Set problem
Tally how many lines in the material below contain the string "window", with case taken into account. Reply with the number only.

*** Given records ***

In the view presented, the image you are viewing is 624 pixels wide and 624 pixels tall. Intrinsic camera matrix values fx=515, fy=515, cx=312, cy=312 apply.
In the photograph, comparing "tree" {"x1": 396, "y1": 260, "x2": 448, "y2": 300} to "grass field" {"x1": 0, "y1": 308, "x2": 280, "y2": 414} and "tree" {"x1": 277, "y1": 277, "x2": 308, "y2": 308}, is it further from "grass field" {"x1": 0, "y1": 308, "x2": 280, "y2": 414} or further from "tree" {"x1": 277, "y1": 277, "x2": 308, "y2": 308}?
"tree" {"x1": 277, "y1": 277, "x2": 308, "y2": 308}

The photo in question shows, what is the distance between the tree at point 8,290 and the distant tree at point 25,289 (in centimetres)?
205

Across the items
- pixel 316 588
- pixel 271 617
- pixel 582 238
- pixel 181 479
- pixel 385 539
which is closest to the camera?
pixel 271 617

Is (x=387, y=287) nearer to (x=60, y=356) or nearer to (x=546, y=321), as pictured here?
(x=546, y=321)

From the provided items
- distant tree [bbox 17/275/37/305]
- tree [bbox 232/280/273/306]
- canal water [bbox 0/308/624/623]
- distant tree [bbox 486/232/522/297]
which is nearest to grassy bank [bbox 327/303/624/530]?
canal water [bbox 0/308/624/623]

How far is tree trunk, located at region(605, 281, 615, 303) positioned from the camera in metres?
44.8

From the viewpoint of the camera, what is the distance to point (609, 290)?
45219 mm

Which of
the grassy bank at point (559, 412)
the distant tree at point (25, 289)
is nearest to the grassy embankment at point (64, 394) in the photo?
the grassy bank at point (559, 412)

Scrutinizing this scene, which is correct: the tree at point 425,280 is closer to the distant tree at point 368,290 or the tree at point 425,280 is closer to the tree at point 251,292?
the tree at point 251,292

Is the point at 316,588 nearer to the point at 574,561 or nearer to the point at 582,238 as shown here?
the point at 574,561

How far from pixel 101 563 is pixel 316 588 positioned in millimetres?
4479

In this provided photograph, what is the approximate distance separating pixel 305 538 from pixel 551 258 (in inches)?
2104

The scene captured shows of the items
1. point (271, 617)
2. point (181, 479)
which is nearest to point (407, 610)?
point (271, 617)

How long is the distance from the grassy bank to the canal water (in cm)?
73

***
*** Given records ***

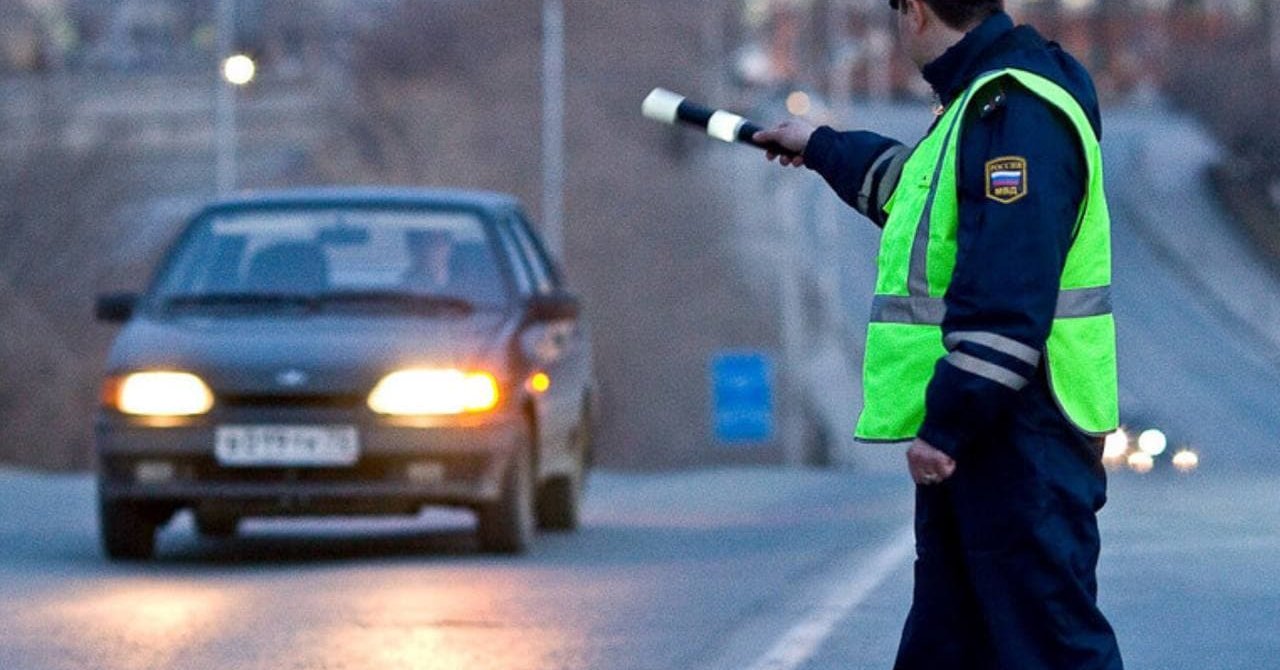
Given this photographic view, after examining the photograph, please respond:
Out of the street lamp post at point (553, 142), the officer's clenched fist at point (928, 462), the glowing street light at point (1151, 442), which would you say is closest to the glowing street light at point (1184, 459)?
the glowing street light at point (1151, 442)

***
*** Given records ***

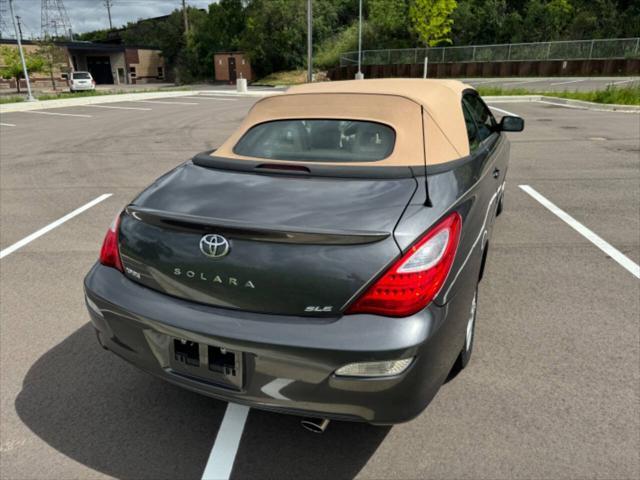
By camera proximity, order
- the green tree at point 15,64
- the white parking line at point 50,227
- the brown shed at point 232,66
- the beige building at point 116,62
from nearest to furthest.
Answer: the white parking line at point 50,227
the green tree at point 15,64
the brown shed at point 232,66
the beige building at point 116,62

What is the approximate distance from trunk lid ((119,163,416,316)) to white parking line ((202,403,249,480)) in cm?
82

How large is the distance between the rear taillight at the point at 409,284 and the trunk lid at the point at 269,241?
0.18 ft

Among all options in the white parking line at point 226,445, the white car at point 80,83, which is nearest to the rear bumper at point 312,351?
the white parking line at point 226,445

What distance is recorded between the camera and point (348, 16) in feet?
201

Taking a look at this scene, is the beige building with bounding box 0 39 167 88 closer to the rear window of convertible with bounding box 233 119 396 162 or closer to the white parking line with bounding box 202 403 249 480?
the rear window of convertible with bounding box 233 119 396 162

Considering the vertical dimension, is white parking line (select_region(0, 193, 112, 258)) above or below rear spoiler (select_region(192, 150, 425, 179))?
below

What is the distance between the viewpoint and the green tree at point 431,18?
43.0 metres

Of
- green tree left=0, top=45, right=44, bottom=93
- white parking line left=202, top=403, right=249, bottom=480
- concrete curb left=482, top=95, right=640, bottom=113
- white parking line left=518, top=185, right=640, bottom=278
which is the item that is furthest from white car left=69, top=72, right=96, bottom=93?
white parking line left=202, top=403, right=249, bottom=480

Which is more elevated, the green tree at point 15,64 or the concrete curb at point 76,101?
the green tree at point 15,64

***

Complete answer
2